Regarding the “reasonable expectation” requirement, the court applied the findings of other courts that an employee does not have a reasonable expectation of confidentiality over personal emails sent through her employer’s email system if two things are present. First, the employer must have a policy in place that restricts employees’ use of the email system. Second, the employer must have provided notice of this lack of confidentiality to the employee.
Here, the court easily found that the VA met these requirements. Both the policy and handbook clearly stated that employees may use the agency’s email system for personal use on a limited basis but that in any event those emails were not private and subject to monitoring. And the VA had evidence that Sickels had acknowledged that personal email use was not private.
The court held that Sickels had no reasonable expectation of privacy and the emails between her and her lawyer were not confidential. And without confidentiality, there is no privilege and the court permitted the VA to use the 20 emails as it wishes to do.
POP Analysis
Several good takeaways here. For lawyers representing employers, ensure that your client has an appropriate personal email policy that at a minimum declares that employees do not have a reasonable expectation of confidentiality over those personal emails. But that policy may be no good unless you can prove the employee was aware of it, so include an acknowledgement of the non-confidentiality as you may perhaps do with acknowledgment of other policy and procedures.
For lawyers representing employees, it is common for them to email you from the workplace and, despite any non-confidentiality policy, may not fully appreciate the privilege repercussions. When emails arrive from the employer’s email address, don’t respond, pick up the phone to explain the situation, and find a more secure and confidential avenue to communicate.
Finally, the VA lawyers’ approach to the situation represents good guidance for the rest of us. Whenever you find yourself in possession of an adversary’s privileged information, whether through inadvertence or otherwise, the better practice is to sequester the emails, notify opposing counsel, and then seek a privilege ruling before using the information.

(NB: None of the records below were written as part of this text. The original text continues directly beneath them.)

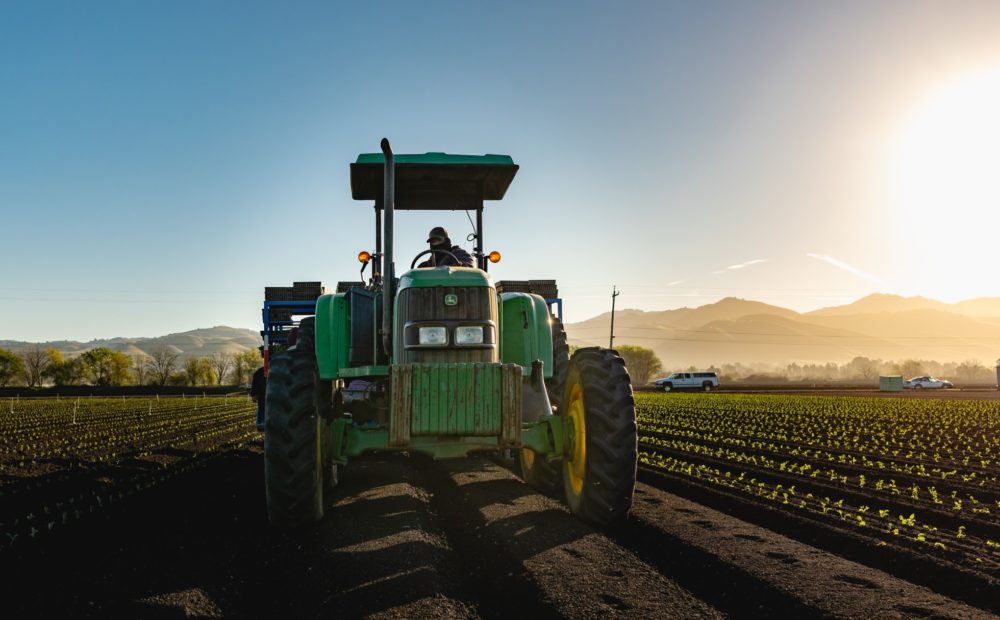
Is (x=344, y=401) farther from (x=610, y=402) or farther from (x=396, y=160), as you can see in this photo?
(x=610, y=402)

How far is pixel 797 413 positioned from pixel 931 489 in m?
16.8

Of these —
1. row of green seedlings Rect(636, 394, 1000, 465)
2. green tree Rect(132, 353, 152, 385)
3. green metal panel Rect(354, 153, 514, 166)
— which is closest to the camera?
green metal panel Rect(354, 153, 514, 166)

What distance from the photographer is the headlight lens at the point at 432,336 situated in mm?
5680

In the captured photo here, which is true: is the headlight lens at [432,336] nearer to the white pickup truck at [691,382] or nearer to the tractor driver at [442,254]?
the tractor driver at [442,254]

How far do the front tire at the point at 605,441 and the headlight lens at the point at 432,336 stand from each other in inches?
45.6

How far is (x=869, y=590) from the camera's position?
163 inches

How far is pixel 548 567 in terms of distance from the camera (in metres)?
4.47

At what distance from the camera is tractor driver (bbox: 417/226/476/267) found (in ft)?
Answer: 22.2

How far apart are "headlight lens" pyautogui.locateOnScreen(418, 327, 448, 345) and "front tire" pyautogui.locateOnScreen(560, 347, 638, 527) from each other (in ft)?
3.80

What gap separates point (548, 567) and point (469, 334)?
6.51 feet

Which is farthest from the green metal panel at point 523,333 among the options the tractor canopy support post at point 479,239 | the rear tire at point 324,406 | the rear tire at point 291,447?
the rear tire at point 291,447

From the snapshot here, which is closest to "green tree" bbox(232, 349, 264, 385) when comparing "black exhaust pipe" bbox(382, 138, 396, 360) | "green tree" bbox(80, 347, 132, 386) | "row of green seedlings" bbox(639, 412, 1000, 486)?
"green tree" bbox(80, 347, 132, 386)

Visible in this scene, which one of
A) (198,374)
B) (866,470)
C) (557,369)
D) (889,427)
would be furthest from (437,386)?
(198,374)

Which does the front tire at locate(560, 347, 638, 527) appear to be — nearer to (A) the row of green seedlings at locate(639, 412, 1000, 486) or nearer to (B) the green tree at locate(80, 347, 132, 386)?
(A) the row of green seedlings at locate(639, 412, 1000, 486)
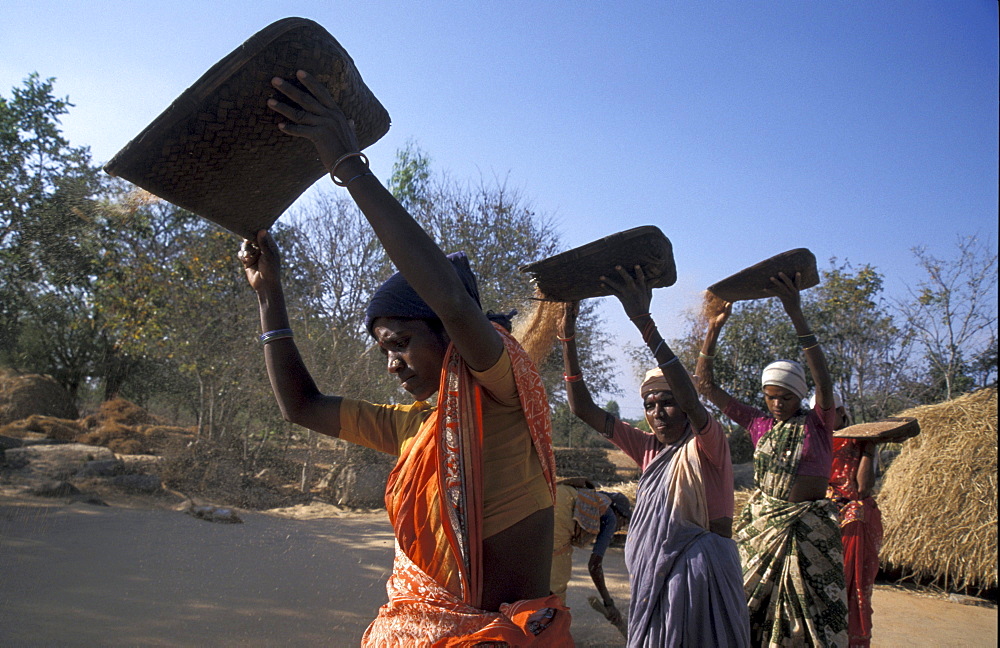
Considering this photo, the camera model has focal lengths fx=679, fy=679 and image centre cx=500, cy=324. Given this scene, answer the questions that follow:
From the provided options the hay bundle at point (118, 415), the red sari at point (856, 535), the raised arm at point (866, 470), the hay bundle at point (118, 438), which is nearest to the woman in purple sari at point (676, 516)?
the red sari at point (856, 535)

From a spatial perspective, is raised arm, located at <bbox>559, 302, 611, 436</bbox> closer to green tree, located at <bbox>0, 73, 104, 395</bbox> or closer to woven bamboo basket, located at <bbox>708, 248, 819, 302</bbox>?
woven bamboo basket, located at <bbox>708, 248, 819, 302</bbox>

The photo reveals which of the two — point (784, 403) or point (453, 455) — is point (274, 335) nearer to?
point (453, 455)

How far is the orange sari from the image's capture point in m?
1.59

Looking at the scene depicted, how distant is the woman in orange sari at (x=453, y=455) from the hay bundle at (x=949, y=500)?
895 cm

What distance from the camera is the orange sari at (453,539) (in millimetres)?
1591

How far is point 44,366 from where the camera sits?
18.9 metres

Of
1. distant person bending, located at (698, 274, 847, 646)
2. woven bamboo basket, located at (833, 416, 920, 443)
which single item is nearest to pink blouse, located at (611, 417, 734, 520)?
distant person bending, located at (698, 274, 847, 646)

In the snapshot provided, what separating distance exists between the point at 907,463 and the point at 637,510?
7512 mm

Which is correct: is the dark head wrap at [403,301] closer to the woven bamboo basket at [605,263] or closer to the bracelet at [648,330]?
the woven bamboo basket at [605,263]

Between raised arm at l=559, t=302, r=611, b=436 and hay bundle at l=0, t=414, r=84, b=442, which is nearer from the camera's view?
raised arm at l=559, t=302, r=611, b=436

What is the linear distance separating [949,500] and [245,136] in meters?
9.71

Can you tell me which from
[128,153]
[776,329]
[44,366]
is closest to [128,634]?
[128,153]

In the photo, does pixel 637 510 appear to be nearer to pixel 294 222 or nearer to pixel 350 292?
pixel 350 292

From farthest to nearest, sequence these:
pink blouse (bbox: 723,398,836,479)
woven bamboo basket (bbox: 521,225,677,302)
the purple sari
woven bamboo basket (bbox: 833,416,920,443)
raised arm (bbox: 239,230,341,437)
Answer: woven bamboo basket (bbox: 833,416,920,443) → pink blouse (bbox: 723,398,836,479) → the purple sari → woven bamboo basket (bbox: 521,225,677,302) → raised arm (bbox: 239,230,341,437)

Yeah I definitely made mistakes early on with my case, unfortunately most of my evidence was stored on a government computer. And my lawyer and his partners were splitting so with such short deadlines to reply to Interrogatory questions I used my evidence, emails to myself that had time and date stamps to make replies and submit things to both lawyers offices as fast as I could. In retrospect I would certainly have forwarded everything to my personal email then built the answers up there and submitted from home. Government is tricky they give you time at work on your case but fail to remind you that their system is free information for them.

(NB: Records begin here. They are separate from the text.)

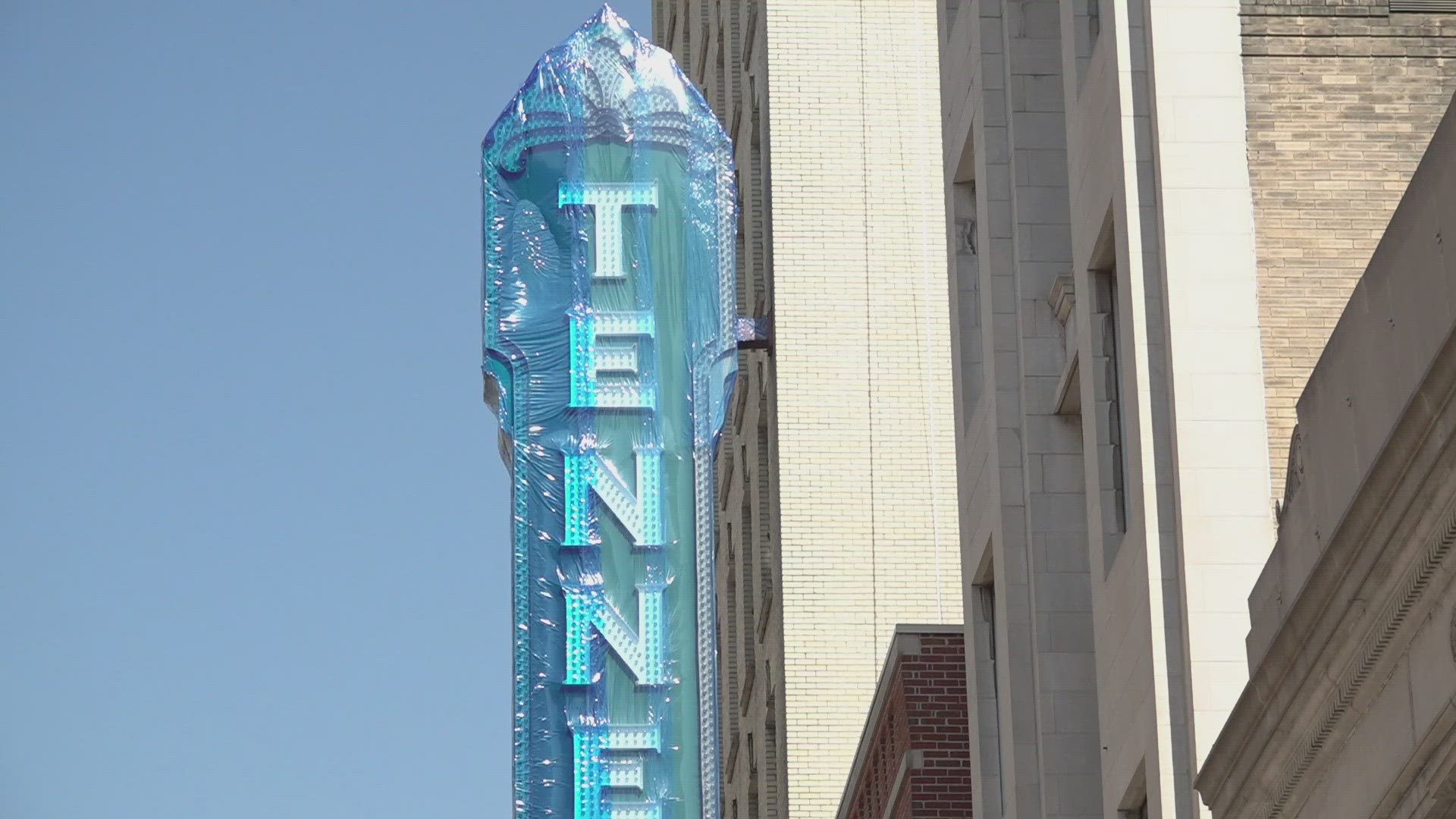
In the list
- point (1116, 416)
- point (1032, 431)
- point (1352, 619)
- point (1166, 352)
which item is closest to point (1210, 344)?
point (1166, 352)

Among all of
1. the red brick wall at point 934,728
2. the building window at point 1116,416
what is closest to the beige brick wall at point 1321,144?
the building window at point 1116,416

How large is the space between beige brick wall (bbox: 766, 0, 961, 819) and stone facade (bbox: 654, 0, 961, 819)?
0.08ft

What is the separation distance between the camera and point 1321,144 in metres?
23.1

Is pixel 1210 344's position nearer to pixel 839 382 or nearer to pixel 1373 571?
pixel 1373 571

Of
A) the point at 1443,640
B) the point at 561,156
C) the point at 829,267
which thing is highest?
the point at 829,267

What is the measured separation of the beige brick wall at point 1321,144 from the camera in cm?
2247

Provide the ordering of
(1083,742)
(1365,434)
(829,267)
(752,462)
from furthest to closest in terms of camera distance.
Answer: (752,462) < (829,267) < (1083,742) < (1365,434)

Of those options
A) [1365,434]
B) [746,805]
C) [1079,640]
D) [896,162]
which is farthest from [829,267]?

Edit to add** luckily none of the communication was vital it was simply questions to my lawyer like, hi its been 6 years I don’t remember the time or date of this incident but my notes say summer of 20XX. How should I respond. His replies were just put that about summer of 20XX this happened.. all information from those emails they gained was already information they had received as part of our evidence in the process of my case. I hope though that any of your blog followers who are going through employment eeo cases take notice of my mistake as an example of what not to do. My personal take is hopefully something good comes out of my case for employees nationwide moving forward. And maybe people like me will be treated a little better moving forward.